[START DOCUMENT SECTION]

As US-Iranian tensions rise in the wake of Iranian General Qasem Soleimani’s death and a series of Washington sanctions targeting Tehran, the US Citizenship and Immigration Services (USCIS) of the DHS revealed that Iranians will no longer be eligible for E-1 and E-2 nonimmigrant visas, and those already in the US under such authorizations must leave upon their expiry dates.

“E-1 and E-2 nonimmigrant visa classifications allow an alien of a treaty country to be admitted to the United States for the purposes of engaging in international trade or investing a substantial amount of capital into a US business,” the USCIS explained in its January 23 news alert.

The DHS document referenced in the alert attributes the move to the termination of the 1955 Treaty of Amity, Economic Relations and Consular Rights between Iran and the US on October 3, 2018.

The UN’s International Court of Justice ruled in October 2018 that Washington had violated the Treaty of Amity when it reimposed sanctions on Tehran in May 2018, shortly after withdrawing from the Joint Comprehensive Plan of Action nuclear deal.

Shortly after Iran’s victory in court, US Secretary of State Mike Pompeo announced that the US would be terminating the 1955 agreement and proceeded to accuse Iran of consistently violating the treaty over the past several decades.

[END DOCUMENT SECTION]

Carry on the news piece about Iranians losing E-1 and E-2 visa eligibility, starting right after its last sentence.

[START SUPPLIED DATA]

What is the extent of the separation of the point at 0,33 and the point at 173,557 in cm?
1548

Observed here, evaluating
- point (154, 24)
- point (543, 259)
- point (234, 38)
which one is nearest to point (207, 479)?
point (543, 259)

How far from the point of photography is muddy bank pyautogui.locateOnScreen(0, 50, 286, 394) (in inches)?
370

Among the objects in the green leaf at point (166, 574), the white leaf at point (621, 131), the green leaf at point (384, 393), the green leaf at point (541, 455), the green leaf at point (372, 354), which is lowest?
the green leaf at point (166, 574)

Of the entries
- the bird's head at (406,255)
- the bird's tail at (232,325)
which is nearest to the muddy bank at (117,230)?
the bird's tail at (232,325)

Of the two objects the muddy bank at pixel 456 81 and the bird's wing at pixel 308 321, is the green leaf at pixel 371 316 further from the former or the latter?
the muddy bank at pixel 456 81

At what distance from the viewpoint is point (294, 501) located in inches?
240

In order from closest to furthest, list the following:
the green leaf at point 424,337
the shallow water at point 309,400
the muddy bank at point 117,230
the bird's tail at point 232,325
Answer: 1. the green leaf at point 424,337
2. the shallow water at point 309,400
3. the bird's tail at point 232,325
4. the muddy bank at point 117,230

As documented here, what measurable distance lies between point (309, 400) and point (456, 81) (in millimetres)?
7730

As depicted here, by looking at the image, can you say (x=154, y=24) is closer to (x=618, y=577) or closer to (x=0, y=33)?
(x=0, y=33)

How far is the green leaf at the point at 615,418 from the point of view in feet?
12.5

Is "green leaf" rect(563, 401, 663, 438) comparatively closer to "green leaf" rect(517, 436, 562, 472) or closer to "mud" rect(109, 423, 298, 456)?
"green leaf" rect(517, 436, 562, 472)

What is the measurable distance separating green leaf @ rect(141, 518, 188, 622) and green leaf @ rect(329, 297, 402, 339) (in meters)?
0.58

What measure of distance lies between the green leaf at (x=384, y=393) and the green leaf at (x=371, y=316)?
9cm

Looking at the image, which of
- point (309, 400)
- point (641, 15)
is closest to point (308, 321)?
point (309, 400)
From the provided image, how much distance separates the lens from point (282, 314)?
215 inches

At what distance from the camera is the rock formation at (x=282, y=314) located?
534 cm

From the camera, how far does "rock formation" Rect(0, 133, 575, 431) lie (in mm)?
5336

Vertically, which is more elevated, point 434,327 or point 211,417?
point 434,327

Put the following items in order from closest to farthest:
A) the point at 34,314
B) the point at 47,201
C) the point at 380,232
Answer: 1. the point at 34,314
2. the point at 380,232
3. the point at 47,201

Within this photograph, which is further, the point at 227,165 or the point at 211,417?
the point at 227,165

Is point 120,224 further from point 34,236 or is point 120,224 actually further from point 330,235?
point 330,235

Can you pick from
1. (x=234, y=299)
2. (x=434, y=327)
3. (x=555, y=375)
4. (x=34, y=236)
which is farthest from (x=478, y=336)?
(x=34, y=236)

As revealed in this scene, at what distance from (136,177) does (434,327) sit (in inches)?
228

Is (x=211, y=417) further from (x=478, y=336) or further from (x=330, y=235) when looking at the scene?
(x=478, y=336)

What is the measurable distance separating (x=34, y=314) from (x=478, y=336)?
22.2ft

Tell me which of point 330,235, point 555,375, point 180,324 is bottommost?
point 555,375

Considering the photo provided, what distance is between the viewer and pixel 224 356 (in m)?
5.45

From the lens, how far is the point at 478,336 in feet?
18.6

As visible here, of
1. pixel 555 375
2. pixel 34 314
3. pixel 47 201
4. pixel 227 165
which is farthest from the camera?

[END SUPPLIED DATA]
[START SUPPLIED DATA]

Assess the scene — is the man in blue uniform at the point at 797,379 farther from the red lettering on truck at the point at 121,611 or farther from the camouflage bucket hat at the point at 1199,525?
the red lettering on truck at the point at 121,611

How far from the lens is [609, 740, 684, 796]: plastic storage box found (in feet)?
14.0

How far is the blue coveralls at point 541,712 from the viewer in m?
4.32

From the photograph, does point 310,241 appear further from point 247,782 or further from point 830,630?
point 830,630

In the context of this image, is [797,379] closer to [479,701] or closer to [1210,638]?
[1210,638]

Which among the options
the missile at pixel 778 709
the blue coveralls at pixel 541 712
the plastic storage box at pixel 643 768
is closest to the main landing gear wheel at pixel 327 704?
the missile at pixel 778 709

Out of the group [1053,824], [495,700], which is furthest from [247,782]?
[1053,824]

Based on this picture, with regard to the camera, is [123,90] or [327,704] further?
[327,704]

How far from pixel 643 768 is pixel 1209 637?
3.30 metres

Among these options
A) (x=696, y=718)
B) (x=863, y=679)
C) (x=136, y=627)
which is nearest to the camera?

[END SUPPLIED DATA]

### [EXERCISE RESPONSE]
While the visa decision has been in the making since October 2018, it comes alongside US President Donald Trump’s proclamation this week that the US would be expanding its travel ban.

"Our country has to be safe, so we have a very strong travel ban and we'll be adding a few countries to it,” he said Wednesday during a press conference while in Davos, Switzerland for the World Economic Forum.

According to a recent report from the Wall Street Journal, the Trump administration is planning to add a total of seven countries to the travel ban list, including Belarus, Eritrea, Kyrgyzstan, Myanmar, Nigeria, Sudan and Tanzania. The outlet noted that not all countries listed will be subject to the same restrictions, as some bans will only apply to certain visas.

Iran, Libya, North Korea, Somalia, Syria, Venezuela and Yemen are the current subjects of Trump’s travel ban.